Income tax at present rates has been placing too heavy a burden on the family man, but under this Budget the family man will benefit very considerably in a variety of ways. Time will not permit me to mention all of them. Let me mention a few. All taxation allowances for dependants are to be increased by $52. Families throughout the country will be greatly helped by the provisions of this Budget not only in regard to taxation but in the whole field of social welfare. Increased financial assistance for education will he'p schools, technical colleges, teachers colleges, universities and colleges of advanced education. The very substantial increase in Commonwealth scholarships of all kinds will help many thousands of students. There are major improvements also in relation to health, housing, child care, social services and repatriation.
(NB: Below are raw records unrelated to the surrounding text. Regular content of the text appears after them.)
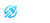 Skyward Digital Solutions PTY LTD Logotype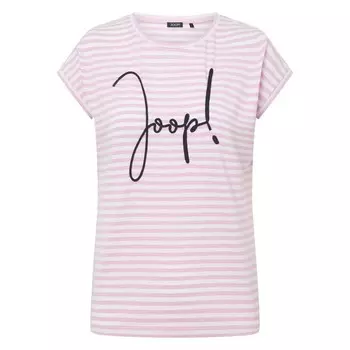 Футболка JOOP! Shirt, розовый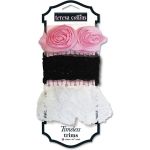 Teresa Collins - Timeless -  Trims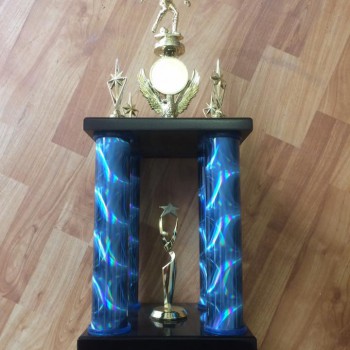 15135987_965059943637807_5048909527238556745_n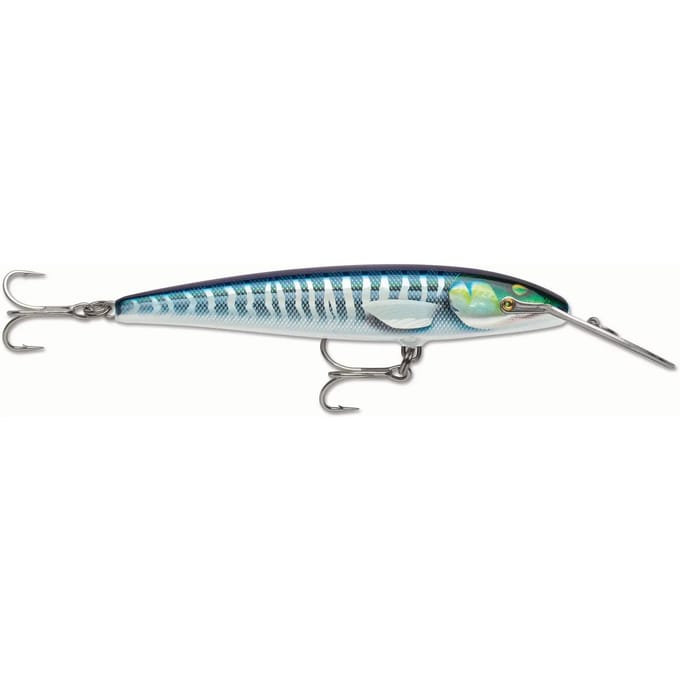 Lok Rapala Countdown Mag Elite 145 41g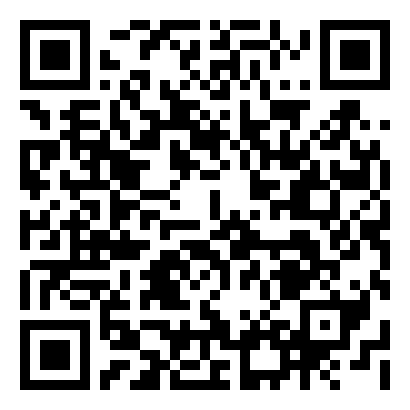 移动端二维码 - 妍顺房产出租东方花园全家具电器拎包入住 - 包头分类信息 - 包头28生活网 bt.28life.com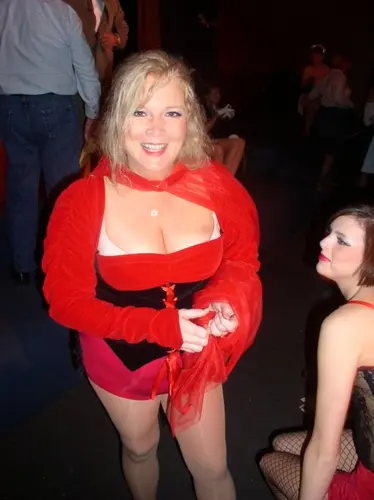 2006 Best Little Whorehouse — photo 8
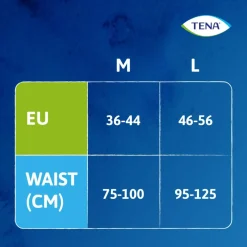 Silhouette Plus Pants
The most spectacular feature of all, of course, is the Government's promise to abolish the means test within the next 3 years. It is right, I believe - I think we all are of one mind on this point - that this penalty on thrift should be removed as soon as possible and that, in the meantime, the application of the means test should be further liberalised. I remind the House that it has been Government policy for a number of years to liberalise the means test year by year. I believe it is also right and equitable to provide that pensions shall be subject to taxation, otherwise people on higher incomes would, as the Treasurer has said, benefit disproportionately and this would be unfair to everyone else. The Treasurer mentioned that the Government is currently reviewing policies in regard to capital inflow into Australia and I believe that this need for review is in line with the general feeling in the community. Most people, I think, agree that overseas capital is necessary for our national development but feel that appropriate steps should be taken to preserve an Australian equity. I am confident that the Government recognises this fully and that it will act accordingly. I oppose the amendment moved on behalf of the Opposition and I have very much pleasure in supporting the Bill now before the House.